Жребий Кузьмы Минина | страница 26
Миновав ворота, они огляделись. По улице в открытую пройти было никак нельзя, да и стража скоро поднимет тревогу — надобно как-то изловчиться. Огарий приметил впереди у крытого с резными боковинами крыльца двух лошадёнок, впряжённых в лёгкие санки с расписной спинкой-козырем, кивнул Фотинке на них.
Тихо подобрались к санкам, и только Огарий успел отвязать прикрученные к столбу вожжи, как хлопнула дверь, на крыльцо опарой выплыла туша — старший Хоненов.
— Пошли, соколы! — свирепо закричал Огарий, резко дёргая вожжи.
Настоявшиеся лошади разом рванули с места.
— Держи! — задохнулся от гнева Семён, неловко спрыгивая с крыльца и падая. За ним выскочили ещё два брата, побежали вдогон, завертели длинными рукавами охабней, слёзно запричитали:
— Ох, держи татей!.. Ох, поруха!.. Ох, помоги-и-итя!..

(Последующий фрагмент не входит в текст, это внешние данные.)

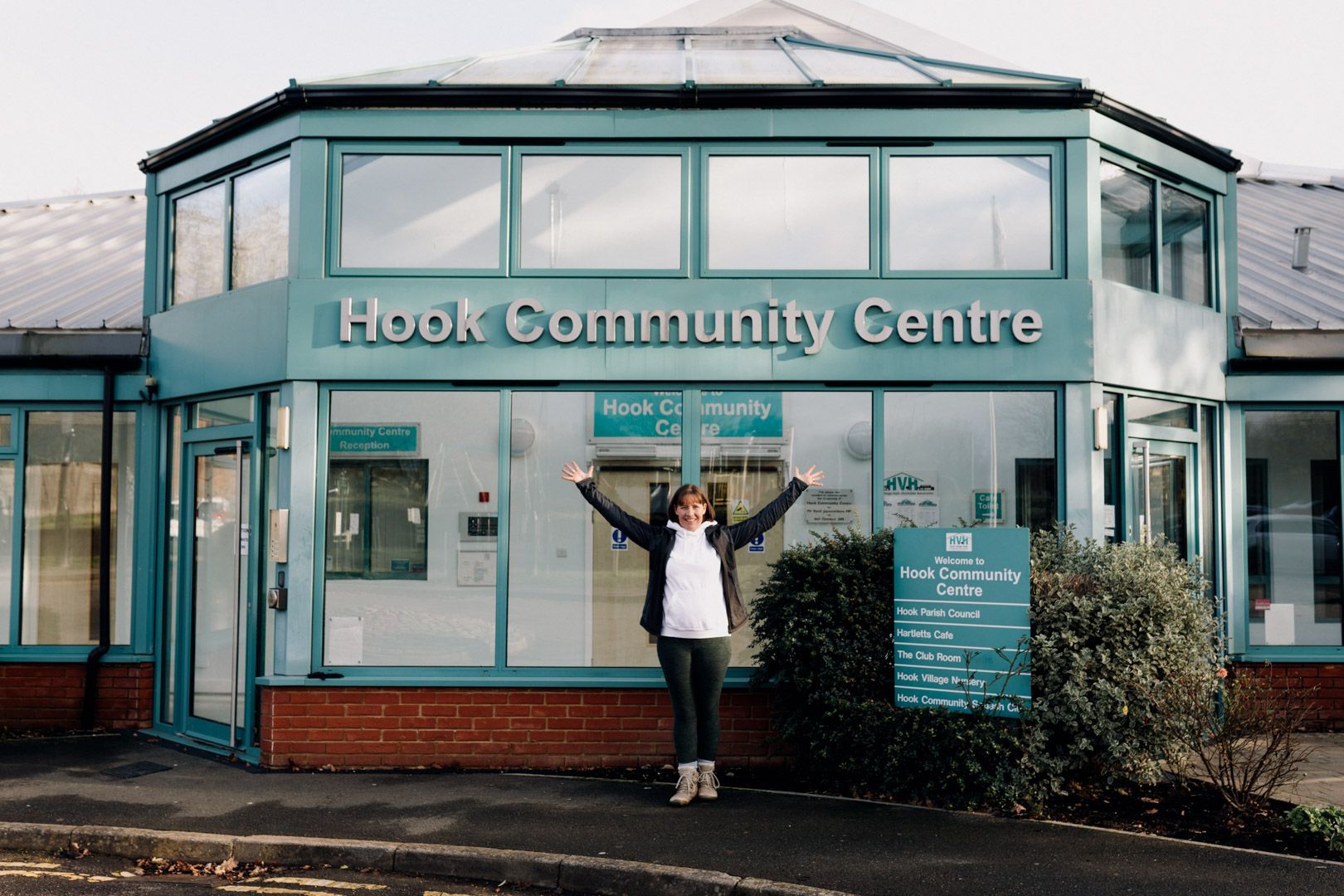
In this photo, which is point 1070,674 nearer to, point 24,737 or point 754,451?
point 754,451

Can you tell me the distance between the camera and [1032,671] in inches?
259

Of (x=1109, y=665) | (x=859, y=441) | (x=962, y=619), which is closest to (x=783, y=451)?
(x=859, y=441)

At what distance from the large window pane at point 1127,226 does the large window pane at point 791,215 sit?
180 cm

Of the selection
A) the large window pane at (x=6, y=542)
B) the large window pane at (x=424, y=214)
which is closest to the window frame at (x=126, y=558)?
the large window pane at (x=6, y=542)

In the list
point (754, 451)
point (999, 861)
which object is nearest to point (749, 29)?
point (754, 451)

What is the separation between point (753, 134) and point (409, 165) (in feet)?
8.08

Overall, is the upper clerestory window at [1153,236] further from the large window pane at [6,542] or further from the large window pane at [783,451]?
the large window pane at [6,542]

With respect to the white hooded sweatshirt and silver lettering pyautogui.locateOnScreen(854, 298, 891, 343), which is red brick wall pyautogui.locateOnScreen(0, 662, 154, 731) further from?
silver lettering pyautogui.locateOnScreen(854, 298, 891, 343)

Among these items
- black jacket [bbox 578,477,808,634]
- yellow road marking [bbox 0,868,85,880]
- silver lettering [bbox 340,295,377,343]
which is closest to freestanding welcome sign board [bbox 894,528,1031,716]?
black jacket [bbox 578,477,808,634]

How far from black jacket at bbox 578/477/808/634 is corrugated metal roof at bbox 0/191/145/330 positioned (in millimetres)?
5016

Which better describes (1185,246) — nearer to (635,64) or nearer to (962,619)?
(962,619)

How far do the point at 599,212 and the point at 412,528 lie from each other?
102 inches

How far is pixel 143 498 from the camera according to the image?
31.1ft

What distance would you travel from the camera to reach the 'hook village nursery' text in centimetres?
797
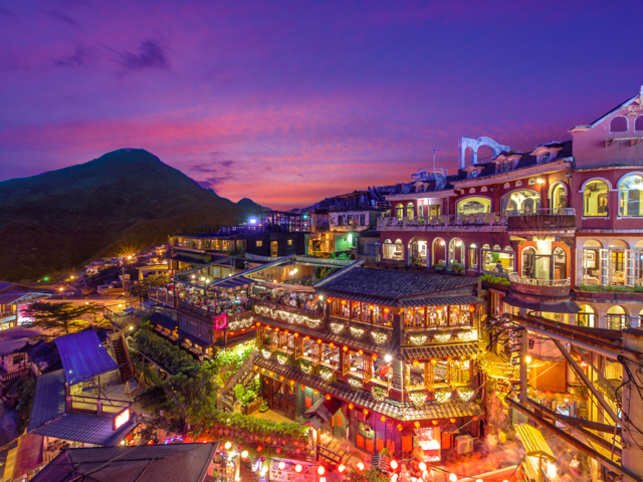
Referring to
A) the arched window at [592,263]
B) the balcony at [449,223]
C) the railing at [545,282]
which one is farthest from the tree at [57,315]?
the arched window at [592,263]

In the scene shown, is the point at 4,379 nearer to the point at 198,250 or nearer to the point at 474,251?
the point at 198,250

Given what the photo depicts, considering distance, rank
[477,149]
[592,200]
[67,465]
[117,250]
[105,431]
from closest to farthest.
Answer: [67,465] → [105,431] → [592,200] → [477,149] → [117,250]

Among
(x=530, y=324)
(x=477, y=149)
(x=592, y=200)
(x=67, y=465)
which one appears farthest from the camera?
(x=477, y=149)

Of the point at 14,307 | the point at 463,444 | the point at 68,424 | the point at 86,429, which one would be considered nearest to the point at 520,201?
the point at 463,444

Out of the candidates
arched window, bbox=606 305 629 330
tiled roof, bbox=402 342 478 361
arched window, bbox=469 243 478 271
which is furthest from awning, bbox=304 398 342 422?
arched window, bbox=606 305 629 330

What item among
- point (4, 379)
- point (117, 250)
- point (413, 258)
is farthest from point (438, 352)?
point (117, 250)

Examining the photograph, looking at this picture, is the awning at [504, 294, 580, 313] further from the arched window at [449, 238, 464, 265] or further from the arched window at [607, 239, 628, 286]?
the arched window at [449, 238, 464, 265]

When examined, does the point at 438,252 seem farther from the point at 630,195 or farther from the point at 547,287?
the point at 630,195
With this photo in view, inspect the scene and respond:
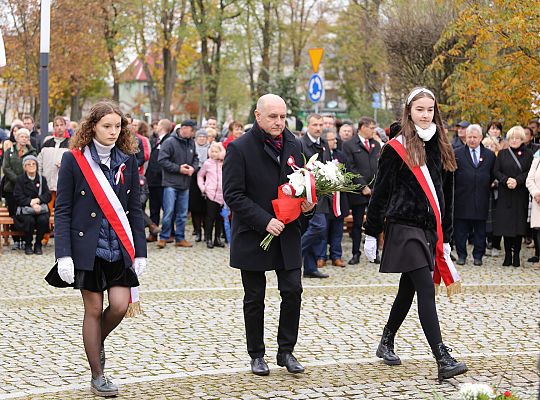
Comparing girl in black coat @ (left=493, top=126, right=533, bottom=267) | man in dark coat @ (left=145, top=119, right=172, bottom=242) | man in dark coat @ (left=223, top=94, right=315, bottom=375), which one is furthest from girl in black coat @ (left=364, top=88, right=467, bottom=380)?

Но, к счастью для беглецов, на всей улице не было ни души. Резвые лошадёнки мчались по раскату, неостановимо неслись под уклон, птицами взлетали на пригорки. Огарий гнал и гнал их. Грязная серая пена с потных лошадиных боков шлёпала ему по лицу, залепляла глаза, а он, смахивая её, только смеялся.
Остановились далеко за городом, въехав в берёзовую рощицу. На запалённых лошадёнок страшно было смотреть, и Огарий распряг их. Когда он снова подошёл к саням, то услышал сдавленные рыдания Фотинки: спрятав лицо в ладони, детина пытался сдержать судороги и не мог. Ничего не спрашивая, Огарий стал поглаживать его своей маленькой, будто беличья лапка, рукою по разлохмаченным и сыпучим русым волосам. Почувствовав, что Фотинке легчает, ласково сказал:
— Не убивайся, милай, греха нет на твоей душе! Не людей ты порешил — злыдней. А каково бы они тя? Одначе мы с тобой, глянь-ка, средь берёзок, небушко сине, снег мочёными яблоками пахнет. Волюшка — дом наш. Волюшка! Слаще ничего нету.
— Куды далыне-то?
— Куды! За кудыкины горы. Чай, тятьку-то ещё не сыскал?! Вот в Тушино и припожалуем, в самое воровское пекло. Тут уж за мя держися, не след нам, отчаянным ребятам, на рогатки напарываться... Аль раздумал?
— Нет, не убоюся, — отерев грязным рукавом лицо, протяжно сказал Фотинка.
3
Смурым полднем Фотинка с Огарием приближались к валам Тушинского лагеря. Голодные лошади еле плелись, но седоки не подгоняли их, опасаясь проглядеть налётчиков или разбойных бродяг, от которых только уноси бог ноги. Однако им везло — никого не было вокруг. Дул несильный низовой ветер, позёмка длинными белыми языками лениво переметала с дороги снег, редкие снежинки крутились над санями, пролетая мимо.